2. John Heartfield, le scalpel antifasciste

À La Contemporaine, le nom de John Heartfield s’impose comme une évidence. Né Helmut Herzfeld, l’artiste pose dès 1916 un geste fondateur : il anglicise son nom pour défier le nationalisme belliqueux de l’Allemagne impériale. Un premier « couper-coller » identitaire qui annonce une œuvre pensée comme une arme.

Formé dans l’effervescence du Dada berlinois, Heartfield détourne le collage pour dynamiter les codes de l’art bourgeois, qu’il juge complice du carnage de la Grande Guerre. Là où d’autres cultivent l’absurde, lui choisit l’efficacité politique. Dès 1918, il rejoint le KPD, convaincu que l’image doit intervenir dans le réel.

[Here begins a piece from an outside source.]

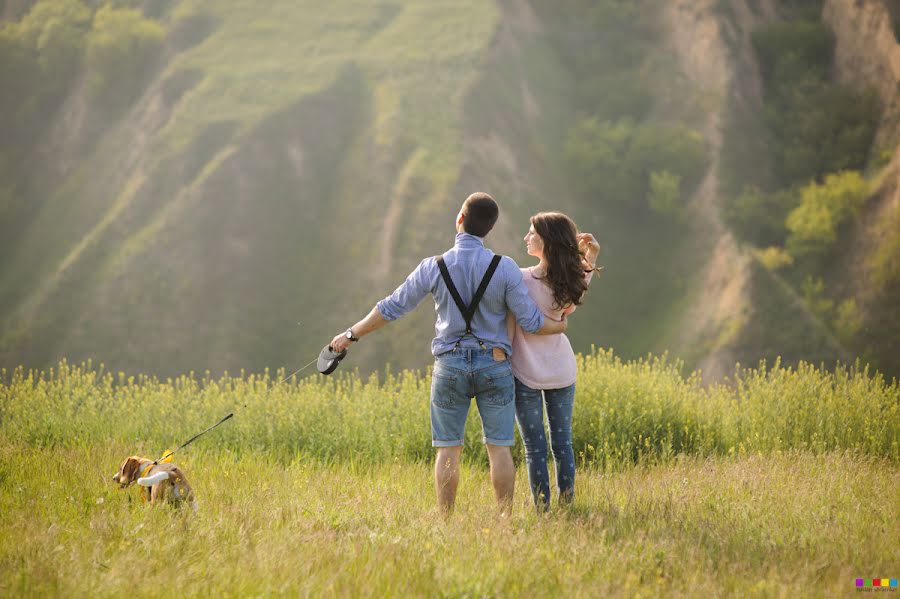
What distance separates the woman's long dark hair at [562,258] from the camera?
6.86 m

En 1928, il signe l’une de ses œuvres les plus percutantes, Cinq doigts à la main. Le chiffre de la liste communiste se transforme en main ouvrière prête à saisir l’avenir. Le photomontage devient alors un outil de mobilisation directe. Grâce à sa collaboration avec l’Arbeiter-Illustrierte-Zeitung (AIZ), ses images circulent à des centaines de milliers d’exemplaires et affrontent frontalement la propagande nazie.

Traqué par la Gestapo dès 1933, Heartfield fuit de Prague à Londres. En exil, il poursuit son travail sans relâche, traquant, image après image, les monstres dissimulés derrière les symboles du pouvoir.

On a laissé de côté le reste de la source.